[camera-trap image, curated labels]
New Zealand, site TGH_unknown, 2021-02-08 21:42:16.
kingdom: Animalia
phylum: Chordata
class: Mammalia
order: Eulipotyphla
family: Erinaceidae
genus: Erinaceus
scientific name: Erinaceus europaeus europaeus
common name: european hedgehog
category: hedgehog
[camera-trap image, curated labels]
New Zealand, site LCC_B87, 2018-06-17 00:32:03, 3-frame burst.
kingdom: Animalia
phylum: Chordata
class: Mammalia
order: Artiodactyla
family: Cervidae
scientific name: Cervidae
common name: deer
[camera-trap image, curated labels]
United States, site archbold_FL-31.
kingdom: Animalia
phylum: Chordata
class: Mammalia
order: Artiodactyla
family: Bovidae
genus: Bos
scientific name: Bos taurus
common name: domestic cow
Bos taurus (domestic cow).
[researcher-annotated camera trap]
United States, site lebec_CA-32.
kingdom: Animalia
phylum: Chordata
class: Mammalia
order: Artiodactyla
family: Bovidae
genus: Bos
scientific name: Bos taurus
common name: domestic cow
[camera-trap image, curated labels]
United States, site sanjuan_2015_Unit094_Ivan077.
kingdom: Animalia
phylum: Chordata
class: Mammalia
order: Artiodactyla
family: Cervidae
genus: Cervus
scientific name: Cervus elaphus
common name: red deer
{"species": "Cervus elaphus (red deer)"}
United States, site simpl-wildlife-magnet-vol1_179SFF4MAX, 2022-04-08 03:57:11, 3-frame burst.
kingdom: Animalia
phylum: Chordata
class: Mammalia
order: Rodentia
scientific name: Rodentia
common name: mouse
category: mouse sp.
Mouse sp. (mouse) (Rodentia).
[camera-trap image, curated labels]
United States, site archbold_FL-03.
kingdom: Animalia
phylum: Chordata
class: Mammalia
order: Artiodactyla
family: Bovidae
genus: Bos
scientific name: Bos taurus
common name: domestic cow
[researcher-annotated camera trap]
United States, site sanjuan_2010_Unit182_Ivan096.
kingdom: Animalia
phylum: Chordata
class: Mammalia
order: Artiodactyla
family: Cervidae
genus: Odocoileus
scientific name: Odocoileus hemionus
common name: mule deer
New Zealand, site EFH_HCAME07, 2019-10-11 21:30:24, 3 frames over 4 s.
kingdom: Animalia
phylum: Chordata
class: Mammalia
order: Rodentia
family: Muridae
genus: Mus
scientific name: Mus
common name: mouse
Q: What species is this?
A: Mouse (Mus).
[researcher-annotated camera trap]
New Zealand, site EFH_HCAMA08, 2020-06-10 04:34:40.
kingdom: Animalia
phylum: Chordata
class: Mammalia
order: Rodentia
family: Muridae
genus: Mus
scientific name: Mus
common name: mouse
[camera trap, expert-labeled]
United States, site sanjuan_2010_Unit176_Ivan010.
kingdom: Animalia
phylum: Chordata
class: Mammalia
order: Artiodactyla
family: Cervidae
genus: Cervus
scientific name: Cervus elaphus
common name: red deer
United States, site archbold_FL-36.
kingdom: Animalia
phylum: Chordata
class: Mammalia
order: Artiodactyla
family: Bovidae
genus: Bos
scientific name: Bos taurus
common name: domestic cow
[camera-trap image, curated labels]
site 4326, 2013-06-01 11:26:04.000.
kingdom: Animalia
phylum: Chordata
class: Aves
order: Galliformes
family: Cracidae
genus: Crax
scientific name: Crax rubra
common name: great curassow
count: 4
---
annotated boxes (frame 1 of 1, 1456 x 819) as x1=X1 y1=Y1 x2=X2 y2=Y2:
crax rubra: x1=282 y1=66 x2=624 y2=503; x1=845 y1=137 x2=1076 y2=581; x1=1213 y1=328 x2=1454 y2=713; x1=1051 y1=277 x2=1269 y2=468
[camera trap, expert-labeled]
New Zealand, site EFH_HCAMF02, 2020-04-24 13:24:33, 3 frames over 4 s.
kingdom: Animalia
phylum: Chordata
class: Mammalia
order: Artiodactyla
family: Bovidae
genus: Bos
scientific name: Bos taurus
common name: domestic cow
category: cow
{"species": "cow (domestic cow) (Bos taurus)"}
==========
■ What you should do ■
Return, word for word, the line containing "genus: Crax" and all lines after it through the last line of the records, and nothing else.

■ Exercise response ■
genus: Crax
scientific name: Crax rubra
common name: great curassow
count: 4
---
annotated boxes (frame 1 of 1, 1456 x 819) as x1=X1 y1=Y1 x2=X2 y2=Y2:
crax rubra: x1=282 y1=66 x2=624 y2=503; x1=845 y1=137 x2=1076 y2=581; x1=1213 y1=328 x2=1454 y2=713; x1=1051 y1=277 x2=1269 y2=468
[camera trap, expert-labeled]
New Zealand, site EFH_HCAMF02, 2020-04-24 13:24:33, 3 frames over 4 s.
kingdom: Animalia
phylum: Chordata
class: Mammalia
order: Artiodactyla
family: Bovidae
genus: Bos
scientific name: Bos taurus
common name: domestic cow
category: cow
{"species": "cow (domestic cow) (Bos taurus)"}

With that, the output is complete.